DO THIS. Copy the lines below word for word, starting at the line that contains "Is (x=178, y=244)" and ending at the final line.

AVAILABLE RECORDS.
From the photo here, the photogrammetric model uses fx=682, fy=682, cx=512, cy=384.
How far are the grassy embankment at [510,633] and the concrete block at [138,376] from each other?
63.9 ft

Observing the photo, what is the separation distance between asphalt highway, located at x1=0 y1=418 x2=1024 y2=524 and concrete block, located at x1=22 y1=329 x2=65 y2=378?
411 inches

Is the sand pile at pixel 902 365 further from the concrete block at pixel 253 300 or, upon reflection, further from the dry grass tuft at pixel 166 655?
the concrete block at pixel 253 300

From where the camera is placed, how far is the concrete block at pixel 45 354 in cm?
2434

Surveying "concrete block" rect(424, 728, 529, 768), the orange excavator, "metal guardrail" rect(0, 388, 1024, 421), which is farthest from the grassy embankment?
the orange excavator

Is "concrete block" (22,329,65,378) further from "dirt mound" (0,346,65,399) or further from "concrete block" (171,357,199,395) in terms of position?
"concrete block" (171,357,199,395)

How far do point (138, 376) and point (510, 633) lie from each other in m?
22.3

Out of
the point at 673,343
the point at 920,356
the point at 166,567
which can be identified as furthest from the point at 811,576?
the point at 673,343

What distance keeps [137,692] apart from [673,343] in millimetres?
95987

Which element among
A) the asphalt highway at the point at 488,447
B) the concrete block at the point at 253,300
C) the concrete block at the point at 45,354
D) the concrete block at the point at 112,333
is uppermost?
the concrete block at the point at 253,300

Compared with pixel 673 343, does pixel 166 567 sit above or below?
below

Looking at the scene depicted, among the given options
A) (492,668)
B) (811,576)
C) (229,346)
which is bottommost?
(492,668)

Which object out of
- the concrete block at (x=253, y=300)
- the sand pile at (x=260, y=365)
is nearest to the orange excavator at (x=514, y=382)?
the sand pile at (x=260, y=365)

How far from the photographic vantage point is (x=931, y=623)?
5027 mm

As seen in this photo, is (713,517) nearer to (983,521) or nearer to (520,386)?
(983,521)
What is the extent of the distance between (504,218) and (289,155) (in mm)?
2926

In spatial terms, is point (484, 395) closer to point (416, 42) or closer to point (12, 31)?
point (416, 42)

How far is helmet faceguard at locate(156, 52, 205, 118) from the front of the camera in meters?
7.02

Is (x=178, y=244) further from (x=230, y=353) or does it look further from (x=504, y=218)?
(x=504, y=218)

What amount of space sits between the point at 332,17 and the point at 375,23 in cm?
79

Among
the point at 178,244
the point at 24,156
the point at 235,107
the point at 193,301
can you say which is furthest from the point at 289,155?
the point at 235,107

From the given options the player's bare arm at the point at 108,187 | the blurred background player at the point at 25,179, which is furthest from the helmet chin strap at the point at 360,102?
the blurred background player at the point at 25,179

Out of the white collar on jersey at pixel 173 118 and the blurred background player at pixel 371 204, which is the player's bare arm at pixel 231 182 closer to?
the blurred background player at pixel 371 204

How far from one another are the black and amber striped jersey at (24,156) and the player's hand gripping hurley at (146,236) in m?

SOLUTION.
Is (x=178, y=244) further from (x=230, y=353) or does it look further from (x=504, y=218)?
(x=504, y=218)

What amount of space sits between the point at 332,17 and the point at 375,23 in cm?
79

Among
the point at 178,244
the point at 24,156
the point at 235,107
the point at 193,301
can you say which is furthest from the point at 289,155?
the point at 235,107

From the given options the player's bare arm at the point at 108,187 | the blurred background player at the point at 25,179, which is furthest from the helmet chin strap at the point at 360,102?
the blurred background player at the point at 25,179

Out of the white collar on jersey at pixel 173 118 and the blurred background player at pixel 371 204, which is the player's bare arm at pixel 231 182 closer to?
the blurred background player at pixel 371 204

How far from one another are the black and amber striped jersey at (24,156) and the player's hand gripping hurley at (146,236) in m?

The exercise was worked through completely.